**Raw data:**
»»

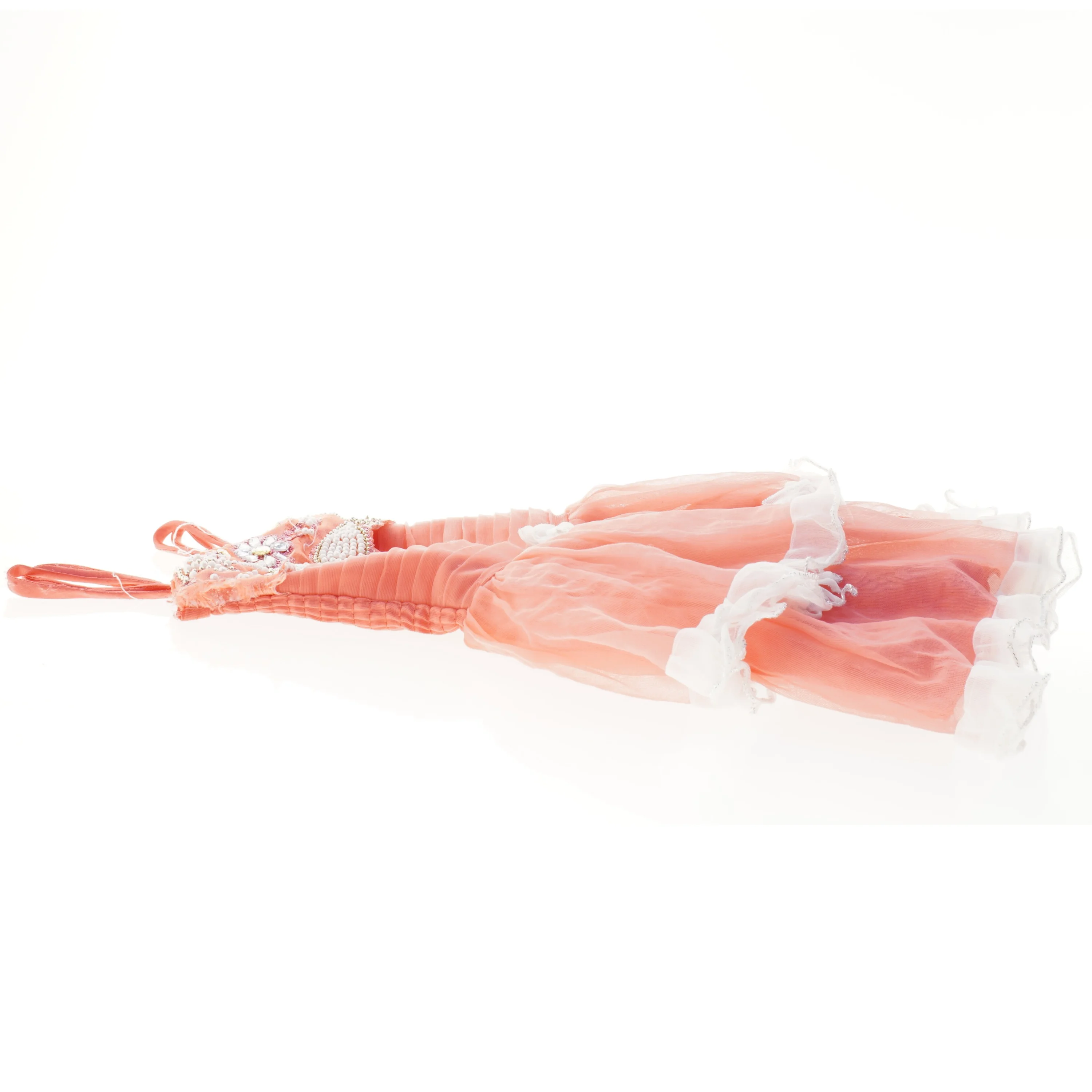 Balletkjole til børn (str. Hoftebredde, 25 cm, længde, 50 cm)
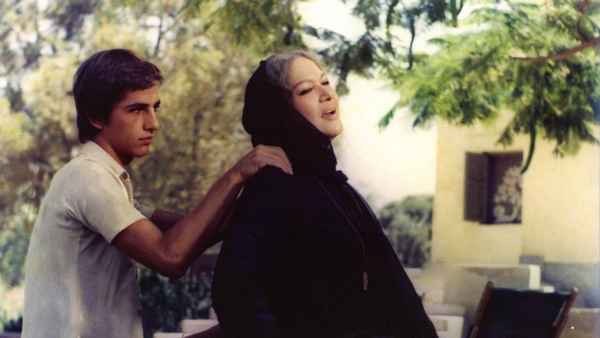 The Return of the Prodigal Son Poster 4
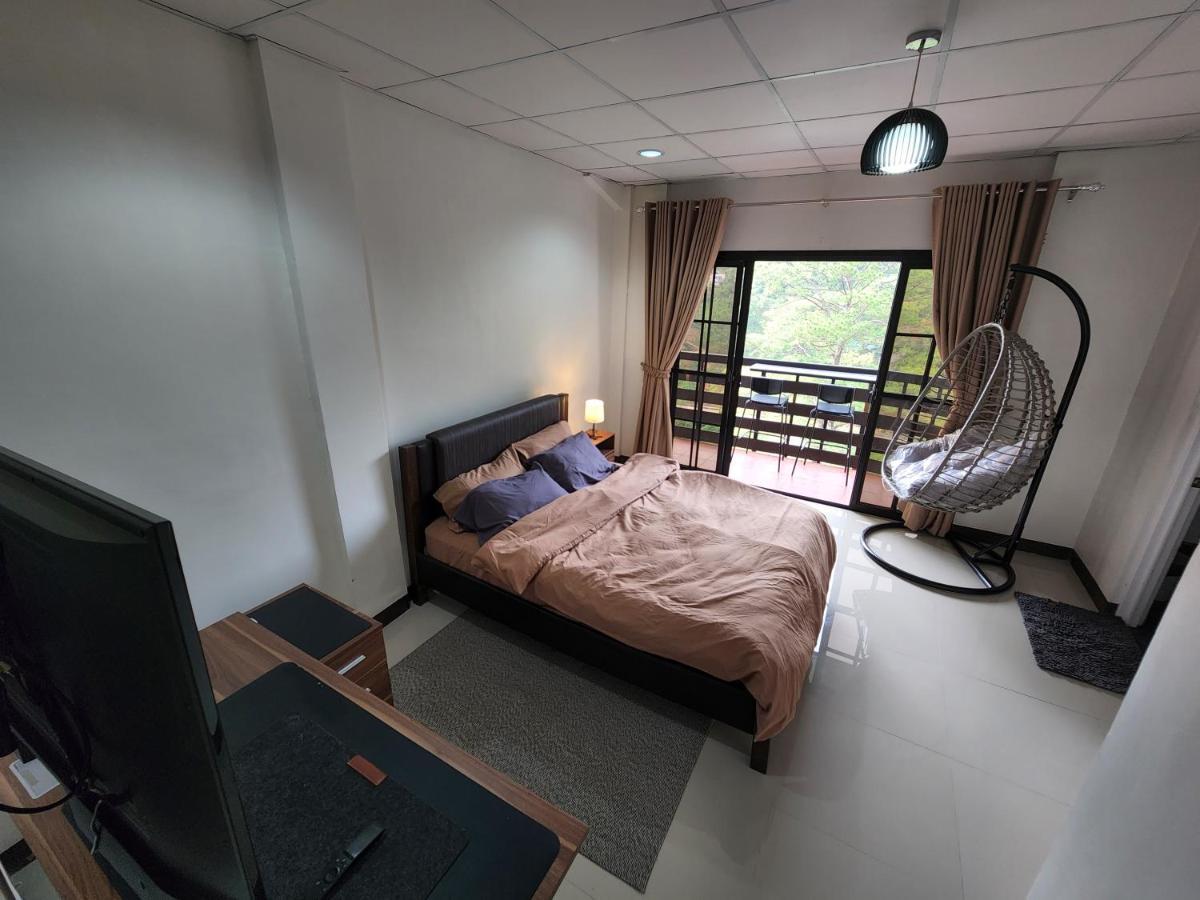 Baguio Hillside Haven Διαμέρισμα Baguio City Εξωτερικό φωτογραφία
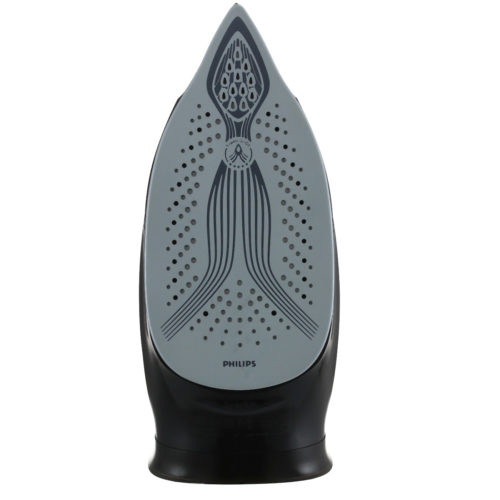  Plancha Philips con suela cerámica.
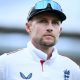 England celebrate an Ollie Robinson wicket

««

**Task statement:**
Reproduce every one of the entries above verbatim, leaving out the pictures.

**Exercise output:**
 Balletkjole til børn (str. Hoftebredde, 25 cm, længde, 50 cm)
 The Return of the Prodigal Son Poster 4
 Baguio Hillside Haven Διαμέρισμα Baguio City Εξωτερικό φωτογραφία
  Plancha Philips con suela cerámica.
 England celebrate an Ollie Robinson wicket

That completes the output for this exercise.